Marcus was reading the Pennsylvania Packet. It had become a part of his routine to thumb through the papers Gerty kept on hand and scour them for news from Massachusetts. At first, he had done so out of fear, looking for mention of Obadiah’s murder. But nearly a year had passed and there was still no accusation against a blond young man answering to the name of MacNeil. Now he did so out of a more nostalgic hunger for news of home. But there was little of it. These days the papers were filled with rewards for anyone who would turn in an army deserter or return a lost or stolen horse, and news of the latest British maneuvers off the coast.

“Afternoon, Doc.” Vanderslice plopped himself on the bench opposite and stacked his feet on the windowsill. “What’s going on in the world?”

“Everyone’s running away,” Marcus said, scanning the columns of print.

“I’d run from this heat if I could.” Vanderslice mopped his forehead with the tail of his coarsely woven shirt. Even for Philadelphia, it had been a prodigiously warm summer. “Why hasn’t Dr. Franklin invented a way to stop it? I hear he can devise a way around anything.”
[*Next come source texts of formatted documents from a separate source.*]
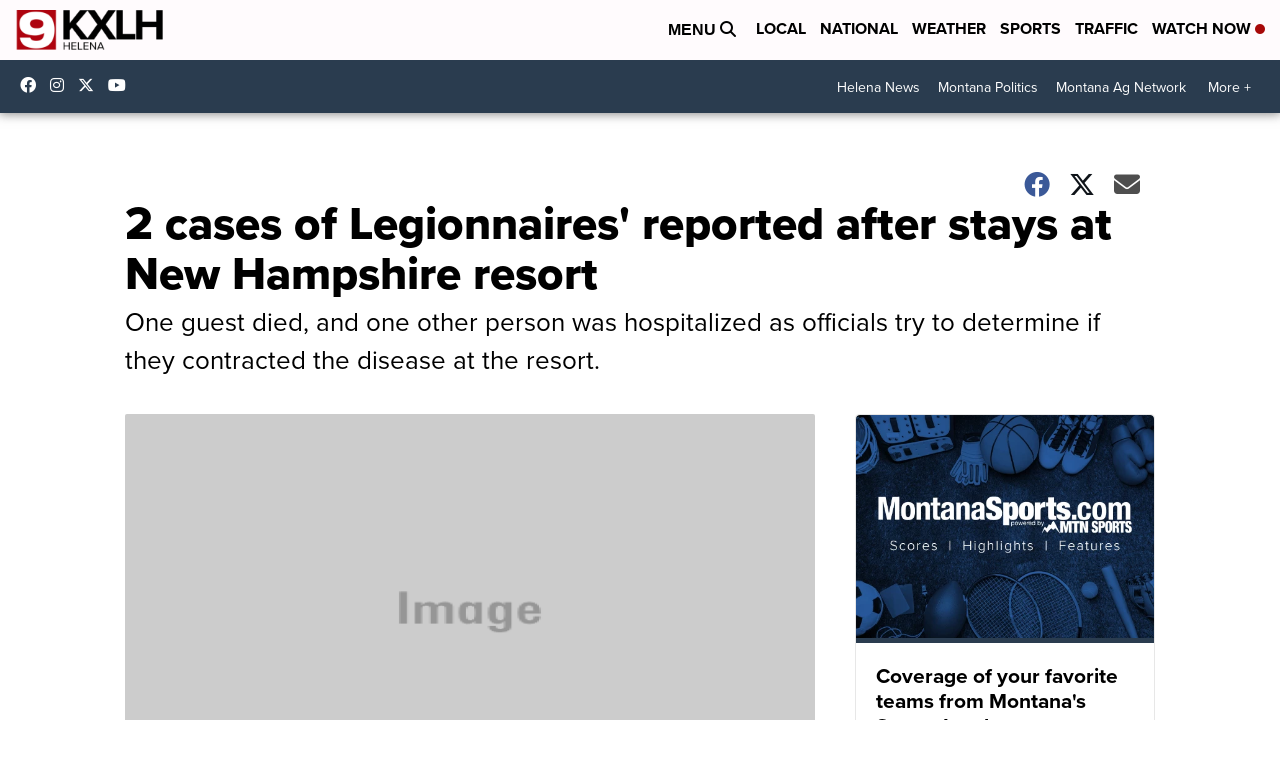

--- FILE ---
content_type: application/javascript; charset=utf-8
request_url: https://fundingchoicesmessages.google.com/f/AGSKWxWPDuXvfmMhtsNlmyBzgO0XgH1GZslGxUW3Xa8L857lraJPtoGrmOW_noxNY5Eh5F-fPkUUOQMvpmlIY2o9MiAnWf6DbJ8R3ahHViyc4Hzsx0jynF1qAM11AZXG2sLkAsjz58OkCxKDX7uOquM7Wlh6JRT53RYPPC5mBafHLYVV8WFKZK1hcZPk1H9p/__media/ads/_webad_/bannerrotate..300x250__ad.png?
body_size: -1293
content:
window['f45dd819-bf7b-46fd-a512-9fc8069ad897'] = true;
“Franklin’s still in Paris, probably eating iced berries from a spoon,” Marcus replied. “I don’t think he has any time to worry about us, Vanderslice.”

“Iced berries. I feel cooler just thinking about them.” Vanderslice plucked a card from the skeleton’s hand and fanned himself. “And that spoon is probably held by a fine French lady.”

A blowsy woman of indeterminate age with pockmarked skin and orange hair that defied nature came to the table. Her dress was parrot green, stained with wine, and strained over her bosom.